Instructor

John N. Tsitsiklis is a Clarence J Lebel Professor, with the Department of Electrical Engineering and Computer Science (EECS) at MIT and the Laboratory for Information and Decision Systems (LIDS). John N. Tsitsiklis was born in Thessaloniki, Greece, in 1958. He received the B.S. degree in Mathematics (1980), and the M.S. (1981), and Ph.D. (1984) degrees in Electrical Engineering, all from the Massachusetts Institute of Technology, Cambridge, Massachusetts, U.S.A.

During the academic year 1983-84, he was an acting assistant professor of Electrical Engineering at Stanford University, Stanford, California. Since 1984, he has been with the department of Electrical Engineering and Computer Science (EECS) at the Massachusetts Institute of Technology (MIT), where he is currently a Clarence J Lebel Professor of Electrical Engineering.

He has served as acting co-director (Spring 1996 and 1997), co-associate director (2008-2013), and finally as the director (2017-2020) of the Laboratory for Information and Decision Systems (LIDS). He has also served as a co-director of the Operations Research Center (ORC) (2002-2005), and as a member of the National Council on Research and Technology in Greece (2005-2007) and the associated Sectoral Research Council on Informatics (2011-2013). Finally, he has served (2013-2016) as the Chair of the Council of the Harokopio University, in Greece.
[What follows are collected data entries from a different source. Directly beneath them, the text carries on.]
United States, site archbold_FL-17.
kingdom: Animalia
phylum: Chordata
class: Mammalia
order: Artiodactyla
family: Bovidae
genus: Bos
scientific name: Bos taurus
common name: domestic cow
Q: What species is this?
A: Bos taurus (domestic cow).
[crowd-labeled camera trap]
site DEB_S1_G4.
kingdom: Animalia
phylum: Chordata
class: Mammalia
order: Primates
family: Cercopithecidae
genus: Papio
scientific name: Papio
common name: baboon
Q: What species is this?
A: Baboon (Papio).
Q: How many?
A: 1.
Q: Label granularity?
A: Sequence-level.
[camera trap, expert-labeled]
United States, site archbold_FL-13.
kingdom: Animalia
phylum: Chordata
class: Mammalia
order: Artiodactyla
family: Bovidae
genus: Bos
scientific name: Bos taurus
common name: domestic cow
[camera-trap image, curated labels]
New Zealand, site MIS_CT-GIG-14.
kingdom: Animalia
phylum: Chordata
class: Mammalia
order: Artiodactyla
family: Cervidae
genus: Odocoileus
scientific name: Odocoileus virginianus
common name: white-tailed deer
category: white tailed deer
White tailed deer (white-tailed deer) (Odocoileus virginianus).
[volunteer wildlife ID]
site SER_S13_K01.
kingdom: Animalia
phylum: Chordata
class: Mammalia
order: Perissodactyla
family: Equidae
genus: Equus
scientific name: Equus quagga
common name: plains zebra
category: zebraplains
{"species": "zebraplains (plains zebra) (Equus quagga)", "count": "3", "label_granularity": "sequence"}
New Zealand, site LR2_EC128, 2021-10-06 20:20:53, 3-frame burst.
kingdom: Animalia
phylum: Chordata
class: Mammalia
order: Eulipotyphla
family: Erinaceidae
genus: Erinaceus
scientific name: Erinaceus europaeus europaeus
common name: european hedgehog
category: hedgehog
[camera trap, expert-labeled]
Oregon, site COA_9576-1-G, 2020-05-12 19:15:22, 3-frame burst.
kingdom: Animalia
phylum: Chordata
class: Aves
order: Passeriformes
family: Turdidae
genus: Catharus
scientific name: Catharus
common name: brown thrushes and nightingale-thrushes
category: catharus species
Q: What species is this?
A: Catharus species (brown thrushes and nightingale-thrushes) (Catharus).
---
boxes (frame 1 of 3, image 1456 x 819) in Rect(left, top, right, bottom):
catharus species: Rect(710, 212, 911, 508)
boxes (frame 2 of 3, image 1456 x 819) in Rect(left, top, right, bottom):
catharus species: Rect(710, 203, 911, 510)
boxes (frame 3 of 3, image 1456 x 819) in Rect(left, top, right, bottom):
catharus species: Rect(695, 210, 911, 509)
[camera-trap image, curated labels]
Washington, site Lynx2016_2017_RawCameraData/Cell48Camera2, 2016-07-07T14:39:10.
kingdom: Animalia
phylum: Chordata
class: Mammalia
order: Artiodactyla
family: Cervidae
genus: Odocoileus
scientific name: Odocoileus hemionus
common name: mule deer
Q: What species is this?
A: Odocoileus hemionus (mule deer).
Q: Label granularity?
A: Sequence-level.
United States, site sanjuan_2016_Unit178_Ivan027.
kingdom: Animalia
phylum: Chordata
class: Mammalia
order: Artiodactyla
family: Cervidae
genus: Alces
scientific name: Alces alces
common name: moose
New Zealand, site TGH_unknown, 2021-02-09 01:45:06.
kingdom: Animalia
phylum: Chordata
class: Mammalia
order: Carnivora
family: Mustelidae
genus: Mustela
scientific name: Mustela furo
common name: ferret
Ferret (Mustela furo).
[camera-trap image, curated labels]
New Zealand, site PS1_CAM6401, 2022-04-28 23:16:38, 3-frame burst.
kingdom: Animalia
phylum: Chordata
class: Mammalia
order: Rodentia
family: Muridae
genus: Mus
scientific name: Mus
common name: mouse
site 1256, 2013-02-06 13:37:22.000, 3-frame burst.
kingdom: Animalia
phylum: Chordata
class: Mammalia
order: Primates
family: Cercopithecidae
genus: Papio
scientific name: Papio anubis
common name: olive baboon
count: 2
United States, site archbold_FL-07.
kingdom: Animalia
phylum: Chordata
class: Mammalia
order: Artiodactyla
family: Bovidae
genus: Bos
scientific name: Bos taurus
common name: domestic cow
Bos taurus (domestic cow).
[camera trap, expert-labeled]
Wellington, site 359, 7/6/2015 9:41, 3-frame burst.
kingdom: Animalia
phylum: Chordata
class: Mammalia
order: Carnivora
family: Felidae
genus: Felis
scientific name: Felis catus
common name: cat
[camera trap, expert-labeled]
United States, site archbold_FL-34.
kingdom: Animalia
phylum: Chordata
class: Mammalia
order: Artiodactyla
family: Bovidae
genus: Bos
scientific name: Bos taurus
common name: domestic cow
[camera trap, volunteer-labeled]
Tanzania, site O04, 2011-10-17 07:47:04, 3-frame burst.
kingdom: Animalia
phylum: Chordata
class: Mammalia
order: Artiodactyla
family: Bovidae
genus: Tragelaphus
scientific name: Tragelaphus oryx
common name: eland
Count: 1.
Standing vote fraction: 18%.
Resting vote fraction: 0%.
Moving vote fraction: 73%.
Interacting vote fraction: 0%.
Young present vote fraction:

His research interests are in the fields of systems, optimization, control, and operations research. He is a coauthor of Parallel and Distributed Computation: Numerical Methods (1989, with D. Bertsekas), Neuro-Dynamic Programming (1996, with D. Bertsekas), Introduction to Linear Optimization (1997, with D. Bertsimas), and Introduction to Probability (1st ed. 2002, 2nd. ed. 2008, with D. Bertsekas). He is also a coinventor in seven awarded U.S. patents.

He is a member of the National Academy of Engineering, and a Fellow of the IEEE (1999) and of INFORMS (2007). His distinctions include the ACM Sigmetrics Achievement Award (2016), the INFORMS John von Neumann Theory Prize (2018), and the IEEE Control Systems Award (2018). He holds honorary doctorates from the Université Catholique de Louvain, (2008), the Athens University of Economics and Business (2018), and the Harokopio University.